The settlement of legal relations in connection to the hydropower plant Gazivode (Gazivodë) is an important moment for Serbia to start membership negotiations with the European Union, said Laszlo Varga, member of Serbian parliament from the Alliance of Vojvodina Hungarians and deputy chair of the Parliamentary Committee on EU Integration. He told Novi Sad–based Hungarian language daily Magyar Szo that it is impossible to determine the date when first chapters will be opened, Tanjug reported.
When it comes to chapter 35, covering “other issues”, Varga believes it is a really difficult issue and that it concerns the hydropower plant and associated infrastructure, which he said accounted for a significant part of Kosovo’s* power supply system. It is about a facility most of which is located in central Serbia, and a smaller part in the territory of Kosovo*. Kosovo* demands the whole facility for itself and sees it as its property, he added. Serbia, of course, has a completely different approach to this issue given where the funds to build this hydropower plant came from decades ago – that is, considering that much of the facility lies in the territory of central Serbia, Varga said.
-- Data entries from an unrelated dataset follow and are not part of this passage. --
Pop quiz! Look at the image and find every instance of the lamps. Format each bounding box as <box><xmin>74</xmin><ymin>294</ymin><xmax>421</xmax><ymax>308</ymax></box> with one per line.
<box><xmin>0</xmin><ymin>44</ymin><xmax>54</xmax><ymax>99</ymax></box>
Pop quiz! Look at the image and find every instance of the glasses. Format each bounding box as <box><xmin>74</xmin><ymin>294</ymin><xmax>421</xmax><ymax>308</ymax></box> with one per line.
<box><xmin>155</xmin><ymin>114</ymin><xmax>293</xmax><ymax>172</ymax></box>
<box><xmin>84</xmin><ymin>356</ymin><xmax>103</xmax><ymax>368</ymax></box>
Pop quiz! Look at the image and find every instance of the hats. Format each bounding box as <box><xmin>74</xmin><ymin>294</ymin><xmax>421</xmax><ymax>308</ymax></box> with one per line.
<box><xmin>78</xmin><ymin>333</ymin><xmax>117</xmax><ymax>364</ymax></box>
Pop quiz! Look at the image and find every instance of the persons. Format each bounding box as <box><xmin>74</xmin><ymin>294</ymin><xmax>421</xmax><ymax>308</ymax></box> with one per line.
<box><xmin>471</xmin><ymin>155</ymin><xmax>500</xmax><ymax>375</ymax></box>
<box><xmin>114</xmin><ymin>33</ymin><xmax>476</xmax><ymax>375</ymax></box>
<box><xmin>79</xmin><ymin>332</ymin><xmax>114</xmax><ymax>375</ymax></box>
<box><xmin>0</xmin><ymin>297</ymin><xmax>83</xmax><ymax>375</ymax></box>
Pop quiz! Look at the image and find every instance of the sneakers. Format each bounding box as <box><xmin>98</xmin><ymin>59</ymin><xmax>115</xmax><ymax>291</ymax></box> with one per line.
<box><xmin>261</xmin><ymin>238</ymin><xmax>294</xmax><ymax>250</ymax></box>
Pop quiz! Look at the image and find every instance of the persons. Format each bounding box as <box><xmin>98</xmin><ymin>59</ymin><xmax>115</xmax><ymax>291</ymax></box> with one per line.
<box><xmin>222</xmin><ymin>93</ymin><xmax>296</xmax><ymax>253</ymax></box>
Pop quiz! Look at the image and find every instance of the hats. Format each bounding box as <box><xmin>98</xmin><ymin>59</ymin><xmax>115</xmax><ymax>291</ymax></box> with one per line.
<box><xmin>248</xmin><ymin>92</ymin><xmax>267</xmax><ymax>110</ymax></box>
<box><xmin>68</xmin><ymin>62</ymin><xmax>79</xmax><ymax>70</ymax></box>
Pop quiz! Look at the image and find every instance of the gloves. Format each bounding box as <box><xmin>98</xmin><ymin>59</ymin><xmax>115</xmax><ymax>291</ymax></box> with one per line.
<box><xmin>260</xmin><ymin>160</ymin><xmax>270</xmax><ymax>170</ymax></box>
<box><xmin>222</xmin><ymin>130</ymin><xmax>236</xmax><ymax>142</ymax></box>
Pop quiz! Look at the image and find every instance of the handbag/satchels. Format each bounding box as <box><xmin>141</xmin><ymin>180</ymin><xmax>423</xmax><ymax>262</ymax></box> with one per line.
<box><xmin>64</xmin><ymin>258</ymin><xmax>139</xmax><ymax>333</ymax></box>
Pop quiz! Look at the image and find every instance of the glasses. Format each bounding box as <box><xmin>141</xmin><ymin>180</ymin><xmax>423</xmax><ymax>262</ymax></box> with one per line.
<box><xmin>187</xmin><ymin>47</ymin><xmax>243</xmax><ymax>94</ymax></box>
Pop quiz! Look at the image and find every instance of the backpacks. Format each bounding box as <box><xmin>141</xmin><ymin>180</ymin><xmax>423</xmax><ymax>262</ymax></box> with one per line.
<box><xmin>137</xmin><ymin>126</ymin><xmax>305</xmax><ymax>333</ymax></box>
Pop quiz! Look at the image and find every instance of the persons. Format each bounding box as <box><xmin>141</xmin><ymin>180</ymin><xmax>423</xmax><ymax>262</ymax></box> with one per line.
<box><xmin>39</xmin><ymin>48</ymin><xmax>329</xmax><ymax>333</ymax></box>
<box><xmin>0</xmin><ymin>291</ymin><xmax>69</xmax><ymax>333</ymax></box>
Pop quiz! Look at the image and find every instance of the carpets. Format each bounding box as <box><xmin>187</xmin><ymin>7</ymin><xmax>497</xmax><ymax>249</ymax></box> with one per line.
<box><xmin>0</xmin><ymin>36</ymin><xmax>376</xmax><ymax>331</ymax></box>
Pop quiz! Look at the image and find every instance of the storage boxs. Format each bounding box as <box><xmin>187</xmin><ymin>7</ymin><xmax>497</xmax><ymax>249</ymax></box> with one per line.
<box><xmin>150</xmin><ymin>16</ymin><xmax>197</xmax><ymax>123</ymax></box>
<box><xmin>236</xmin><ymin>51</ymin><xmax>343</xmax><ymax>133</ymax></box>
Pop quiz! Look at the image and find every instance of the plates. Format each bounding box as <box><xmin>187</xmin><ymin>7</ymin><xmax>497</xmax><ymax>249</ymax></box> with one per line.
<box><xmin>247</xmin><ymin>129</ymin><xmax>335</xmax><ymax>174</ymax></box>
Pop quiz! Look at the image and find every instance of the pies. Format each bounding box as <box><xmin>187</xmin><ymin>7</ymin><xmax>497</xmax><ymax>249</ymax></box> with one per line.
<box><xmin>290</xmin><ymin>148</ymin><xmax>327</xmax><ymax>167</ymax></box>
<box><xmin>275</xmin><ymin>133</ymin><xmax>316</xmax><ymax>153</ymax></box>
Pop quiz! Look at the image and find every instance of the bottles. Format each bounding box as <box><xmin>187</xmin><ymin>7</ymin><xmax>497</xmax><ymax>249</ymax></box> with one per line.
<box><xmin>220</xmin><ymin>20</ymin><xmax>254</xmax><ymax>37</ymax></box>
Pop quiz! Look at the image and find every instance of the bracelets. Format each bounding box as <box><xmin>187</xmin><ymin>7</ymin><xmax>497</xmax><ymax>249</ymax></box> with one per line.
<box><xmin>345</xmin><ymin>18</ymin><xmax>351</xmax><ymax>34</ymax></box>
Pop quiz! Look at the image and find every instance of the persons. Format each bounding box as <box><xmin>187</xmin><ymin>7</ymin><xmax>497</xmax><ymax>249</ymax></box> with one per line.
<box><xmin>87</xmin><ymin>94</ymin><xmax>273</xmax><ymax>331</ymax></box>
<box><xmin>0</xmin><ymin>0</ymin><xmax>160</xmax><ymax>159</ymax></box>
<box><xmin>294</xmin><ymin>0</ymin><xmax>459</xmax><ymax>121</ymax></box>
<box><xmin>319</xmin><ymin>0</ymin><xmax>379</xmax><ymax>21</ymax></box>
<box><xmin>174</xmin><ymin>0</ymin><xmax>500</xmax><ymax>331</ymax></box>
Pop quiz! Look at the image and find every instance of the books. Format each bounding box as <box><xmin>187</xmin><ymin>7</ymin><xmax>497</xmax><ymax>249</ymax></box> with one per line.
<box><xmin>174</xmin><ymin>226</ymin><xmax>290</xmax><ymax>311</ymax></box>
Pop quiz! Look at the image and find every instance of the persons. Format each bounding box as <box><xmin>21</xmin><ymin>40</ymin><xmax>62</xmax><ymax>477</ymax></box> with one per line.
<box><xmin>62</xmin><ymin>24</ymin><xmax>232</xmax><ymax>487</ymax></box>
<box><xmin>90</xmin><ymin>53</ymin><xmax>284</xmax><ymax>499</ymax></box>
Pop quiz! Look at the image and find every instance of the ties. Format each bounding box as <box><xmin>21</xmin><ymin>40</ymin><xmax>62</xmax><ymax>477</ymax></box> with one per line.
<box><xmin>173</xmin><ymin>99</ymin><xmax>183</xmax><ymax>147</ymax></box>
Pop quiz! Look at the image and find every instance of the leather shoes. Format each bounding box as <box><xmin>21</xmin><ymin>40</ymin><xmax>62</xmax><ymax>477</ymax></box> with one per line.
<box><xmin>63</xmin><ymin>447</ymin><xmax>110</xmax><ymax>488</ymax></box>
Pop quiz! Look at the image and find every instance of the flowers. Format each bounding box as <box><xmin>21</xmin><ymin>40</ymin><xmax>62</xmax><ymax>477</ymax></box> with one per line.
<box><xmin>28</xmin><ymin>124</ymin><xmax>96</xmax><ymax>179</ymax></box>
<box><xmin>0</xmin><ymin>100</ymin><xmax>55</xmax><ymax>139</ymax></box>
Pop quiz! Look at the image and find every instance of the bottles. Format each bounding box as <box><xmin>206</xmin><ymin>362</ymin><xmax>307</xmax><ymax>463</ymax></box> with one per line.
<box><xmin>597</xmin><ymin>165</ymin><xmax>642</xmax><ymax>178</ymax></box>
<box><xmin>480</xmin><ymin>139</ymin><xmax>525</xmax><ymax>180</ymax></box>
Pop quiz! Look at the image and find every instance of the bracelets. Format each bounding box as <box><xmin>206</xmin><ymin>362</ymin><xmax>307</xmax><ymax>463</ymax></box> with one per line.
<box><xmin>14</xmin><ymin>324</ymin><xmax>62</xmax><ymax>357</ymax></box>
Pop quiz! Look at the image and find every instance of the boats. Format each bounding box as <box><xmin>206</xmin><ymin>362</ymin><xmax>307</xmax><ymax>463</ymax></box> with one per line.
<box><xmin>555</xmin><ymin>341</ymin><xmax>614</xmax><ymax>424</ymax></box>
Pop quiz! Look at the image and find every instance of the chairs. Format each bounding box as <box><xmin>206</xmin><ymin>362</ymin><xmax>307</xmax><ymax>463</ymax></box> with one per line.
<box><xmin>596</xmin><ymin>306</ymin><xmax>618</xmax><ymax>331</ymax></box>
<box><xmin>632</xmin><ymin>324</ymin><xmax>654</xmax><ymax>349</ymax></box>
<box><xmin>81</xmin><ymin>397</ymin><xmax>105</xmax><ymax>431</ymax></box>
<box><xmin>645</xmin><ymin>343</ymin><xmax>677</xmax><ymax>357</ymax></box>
Gazivode is an artificial lake made in 1977, with a 35 MW hydroelectric plant. It is situated in a predominantly Serb-populated area. Kosovo’s* population depends on the lake for drinking water, and a thermal power plant needs the water for cooling. Kosovo* Energy Distribution Services (KEDS) is owned by Turkish companies Çalik and Limak since 2013, but the power infrastructure at Gazivode is controlled by EPS (Electric Power Industry of Serbia). Serbia’s prime minister Aleksandar Vučić refuses to hand over complete control of the resource to the system under the government in Priština (Prishtina), even if the opening of EU membership negotiations depends on it.